The first and primary thing I encourage is that no one shuts themselves off from everything that is currently happening across these countries. Many people around us, whether or not they have chosen to publicize it, are struggling deeply with the reverberations of such events. While some of us may have the privilege of closing ourselves off emotionally, we must resist this urge. Our abilities to form and hold committed personal beliefs on these matters are of great importance, both at present and as we progress past our education into the greater global community. For the people suffering, both in countries we’ve never been to and at the desks next to us, paying attention to their ordeal while caring enough to understand their perspectives and form our own is the least every single student here can do.

However, while we continue to research and mold our positions on these conflicts, I urge us as outsiders to make sure our perspectives always come second to the good of our community. On campus, I cannot condone advocacy at the expense of empathy and I implore others to work against this instinct as well. Those of us on the outside have the privilege of developing our opinions in a relative emotional vacuum, but many others do not. Opinions catalyzed by deep personal and emotional connections to events, which we as outsiders inherently lack, should not be treated as targets for students’ armchair political takes. Prioritizing empathy by supporting our insider peers through and despite ideological differences must be our current aim.

In our campus community, outsiders have a different role to play right now. We should view this role as equally important to the betterment of the world around us and simultaneously more appropriate to our lived experiences. At present, it unfortunately remains impossible in many spaces to fight publicly for aspects of our beliefs without deeply hurting some involved group. While loud political displays on campus will be seen as allyship to some, such actions will inevitably be interpreted as hurtful opposition by others. As outsiders, we must accept a responsibility to refrain from advocating in the ways we know can cause this harm.

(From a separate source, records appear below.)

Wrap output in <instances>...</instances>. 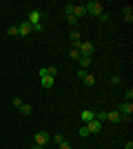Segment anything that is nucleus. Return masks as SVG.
Wrapping results in <instances>:
<instances>
[{
	"mask_svg": "<svg viewBox=\"0 0 133 149\" xmlns=\"http://www.w3.org/2000/svg\"><path fill=\"white\" fill-rule=\"evenodd\" d=\"M84 9H87V13H91V16L98 18V16L102 13V2H100V0H91V2L84 5Z\"/></svg>",
	"mask_w": 133,
	"mask_h": 149,
	"instance_id": "1",
	"label": "nucleus"
},
{
	"mask_svg": "<svg viewBox=\"0 0 133 149\" xmlns=\"http://www.w3.org/2000/svg\"><path fill=\"white\" fill-rule=\"evenodd\" d=\"M27 22L31 25V29H33V27H40V22H42V13H40L38 9H31V11H29V18H27Z\"/></svg>",
	"mask_w": 133,
	"mask_h": 149,
	"instance_id": "2",
	"label": "nucleus"
},
{
	"mask_svg": "<svg viewBox=\"0 0 133 149\" xmlns=\"http://www.w3.org/2000/svg\"><path fill=\"white\" fill-rule=\"evenodd\" d=\"M118 111H120L122 120H127V118H131V113H133V105H131V102H122Z\"/></svg>",
	"mask_w": 133,
	"mask_h": 149,
	"instance_id": "3",
	"label": "nucleus"
},
{
	"mask_svg": "<svg viewBox=\"0 0 133 149\" xmlns=\"http://www.w3.org/2000/svg\"><path fill=\"white\" fill-rule=\"evenodd\" d=\"M76 49L80 51L82 56H91V54H93V45H91V42H78Z\"/></svg>",
	"mask_w": 133,
	"mask_h": 149,
	"instance_id": "4",
	"label": "nucleus"
},
{
	"mask_svg": "<svg viewBox=\"0 0 133 149\" xmlns=\"http://www.w3.org/2000/svg\"><path fill=\"white\" fill-rule=\"evenodd\" d=\"M51 140V136L47 134V131H36V145H40V147H44V145Z\"/></svg>",
	"mask_w": 133,
	"mask_h": 149,
	"instance_id": "5",
	"label": "nucleus"
},
{
	"mask_svg": "<svg viewBox=\"0 0 133 149\" xmlns=\"http://www.w3.org/2000/svg\"><path fill=\"white\" fill-rule=\"evenodd\" d=\"M87 129H89V134H98V131H102V123L93 118L91 123H87Z\"/></svg>",
	"mask_w": 133,
	"mask_h": 149,
	"instance_id": "6",
	"label": "nucleus"
},
{
	"mask_svg": "<svg viewBox=\"0 0 133 149\" xmlns=\"http://www.w3.org/2000/svg\"><path fill=\"white\" fill-rule=\"evenodd\" d=\"M31 25H29V22H22V25H18V36H29V33H31Z\"/></svg>",
	"mask_w": 133,
	"mask_h": 149,
	"instance_id": "7",
	"label": "nucleus"
},
{
	"mask_svg": "<svg viewBox=\"0 0 133 149\" xmlns=\"http://www.w3.org/2000/svg\"><path fill=\"white\" fill-rule=\"evenodd\" d=\"M80 118H82V123H84V125H87V123H91V120H93V118H95V113H93V111H91V109H84V111H82V113H80Z\"/></svg>",
	"mask_w": 133,
	"mask_h": 149,
	"instance_id": "8",
	"label": "nucleus"
},
{
	"mask_svg": "<svg viewBox=\"0 0 133 149\" xmlns=\"http://www.w3.org/2000/svg\"><path fill=\"white\" fill-rule=\"evenodd\" d=\"M40 82H42L44 89H51V87H53V78H51L49 74H47V76H40Z\"/></svg>",
	"mask_w": 133,
	"mask_h": 149,
	"instance_id": "9",
	"label": "nucleus"
},
{
	"mask_svg": "<svg viewBox=\"0 0 133 149\" xmlns=\"http://www.w3.org/2000/svg\"><path fill=\"white\" fill-rule=\"evenodd\" d=\"M107 120L109 123H120L122 116H120V111H107Z\"/></svg>",
	"mask_w": 133,
	"mask_h": 149,
	"instance_id": "10",
	"label": "nucleus"
},
{
	"mask_svg": "<svg viewBox=\"0 0 133 149\" xmlns=\"http://www.w3.org/2000/svg\"><path fill=\"white\" fill-rule=\"evenodd\" d=\"M122 16H124L129 22L133 20V9H131V5H124V7H122Z\"/></svg>",
	"mask_w": 133,
	"mask_h": 149,
	"instance_id": "11",
	"label": "nucleus"
},
{
	"mask_svg": "<svg viewBox=\"0 0 133 149\" xmlns=\"http://www.w3.org/2000/svg\"><path fill=\"white\" fill-rule=\"evenodd\" d=\"M84 13H87V9H84L82 5H76V7H73V16H76V18H82Z\"/></svg>",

We all want to feel as if we individually have the power and self-determination to be truly helpful to those affected. However, it is crucial that our attempts to do so avoid spreading more harm and pain throughout campus, however unintentional it may be. While solidarity and focused activism are crucial on a global scale as we strive to enact positive change, we also must recognize that there are appropriate times, places and ways to go about this. The campus community is its own ecosystem, and that carries a different set of considerations. As outsiders, we all must carefully examine the actual impact of our involvement in the public and often provocative displays we observe around campus. We must consider that there are other ways we can advocate for our personal positions and show solidarity with those impacted that don’t actively harm students on the other sides of issues. Focusing on quieter forms of support, such as donating, personal boycotts or calling representatives, can mitigate the negative effects of advocacy. Actions such as these should be the focus, while others must be avoided, as we work to advocate for our informed positions specifically within this environment.

A better balance must be struck between outsiders advocating for their beliefs, while also retaining the safe and supportive atmosphere we should feel on campus, especially those who are most actively suffering and grieving. It’s clear that right now we have failed in the second part of this balance. We must work to rectify this in the future for the sake of our entire community.

Izzy Sabatino PO ’26 is a philosophy major from Baltimore, MD. She does most of her writing in her head while on a bike.